* Page excerpt:
Relay-Version: version B 2.10 5/3/83; site utzoo.UUCP
Path: utzoo!mnetor!uunet!seismo!mcvax!enea!sommar
From: sommar@enea.UUCP (Erland Sommarskog)
Newsgroups: comp.std.internat
Subject: Character representation
Message-ID: <2171@enea.UUCP>
Date: Tue, 11-Aug-87 17:08:37 EDT
Article-I.D.: enea.2171
Posted: Tue Aug 11 17:08:37 1987
Date-Received: Fri, 14-Aug-87 01:43:29 EDT
Reply-To: sommar@enea.UUCP(Erland Sommarskog)
Followup-To: comp.std.internat
Organization: ENEA DATA Svenska AB, Sweden
Lines: 30

Two things have inspired me to this article:
1) The reading of the (proposed) standards ISO/Latin 1-4.
2) The discussion "What is a byte".
Reading the standards you discover that there is a whole lot of
letters you never dreamt of, but still there is something common.
(I'm only talking latin letters, but it applies to Greek and Cyrllian
as well.) With some few exceptions it is the same letters that 
reappears, they are just modified in some ways. They have accents,
cedillas, ring, dots, strokes etc. Thus, many are combinations of
two or more characters.

* Exercise 1: Rewrite the Usenet post on character representation from "2) The discussion" up to and including "is something common.", swapping "discussion" for "debate".
* Exercise 2: Extend the Usenet post on character representation by writing what comes after its final sentence.

* Provided material:
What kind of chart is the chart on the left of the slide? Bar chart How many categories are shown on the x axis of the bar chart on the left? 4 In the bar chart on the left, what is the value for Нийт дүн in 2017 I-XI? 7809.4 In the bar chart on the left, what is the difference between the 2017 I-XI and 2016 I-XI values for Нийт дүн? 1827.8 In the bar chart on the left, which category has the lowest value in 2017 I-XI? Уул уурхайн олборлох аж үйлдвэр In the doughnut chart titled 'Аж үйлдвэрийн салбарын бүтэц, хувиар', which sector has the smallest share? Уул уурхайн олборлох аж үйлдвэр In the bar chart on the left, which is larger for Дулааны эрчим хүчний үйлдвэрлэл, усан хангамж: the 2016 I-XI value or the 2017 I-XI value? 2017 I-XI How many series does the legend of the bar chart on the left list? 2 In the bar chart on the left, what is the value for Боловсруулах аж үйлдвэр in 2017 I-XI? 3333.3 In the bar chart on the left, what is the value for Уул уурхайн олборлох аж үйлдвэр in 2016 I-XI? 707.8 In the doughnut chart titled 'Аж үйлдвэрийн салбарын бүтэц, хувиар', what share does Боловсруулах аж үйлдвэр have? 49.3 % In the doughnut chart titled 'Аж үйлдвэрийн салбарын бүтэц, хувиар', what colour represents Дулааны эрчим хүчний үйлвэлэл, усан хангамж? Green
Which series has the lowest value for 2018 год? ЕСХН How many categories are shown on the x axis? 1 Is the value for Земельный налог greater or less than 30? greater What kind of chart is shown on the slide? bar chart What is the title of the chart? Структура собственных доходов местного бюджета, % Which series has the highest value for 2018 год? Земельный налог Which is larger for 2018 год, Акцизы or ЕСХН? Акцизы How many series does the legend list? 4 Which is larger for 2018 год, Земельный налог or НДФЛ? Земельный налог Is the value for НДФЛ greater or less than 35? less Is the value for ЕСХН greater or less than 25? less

* Exercise result 1:
2) The debate "What is a byte".
Reading the standards you discover that there is a whole lot of
letters you never dreamt of, but still there is something common.

* Exercise result 2:
The standards is an attempt to satisfy the requirements for the
different languages by assigning each combination an integer
value. But isn't a character a more complicated data type
than just a simple enumeration type? In some languages the
combination may constitute a new letter ("a" with ring and dots,
"o" with dots in Swedish), in other you can apply accents and
other signs without affecting the sorting. (E.g. French, Italian)
  I think that the simple represenatation for charcters is completely
due the dominating position of the English language in the computer
world. If computers had been invented in France the problem would
have been solved. (And if they had been Swedish, Englishmen would
have to accept "v" and "w" being equivalent.)
  The conclusion is that a more sofisticated approach muct be taken.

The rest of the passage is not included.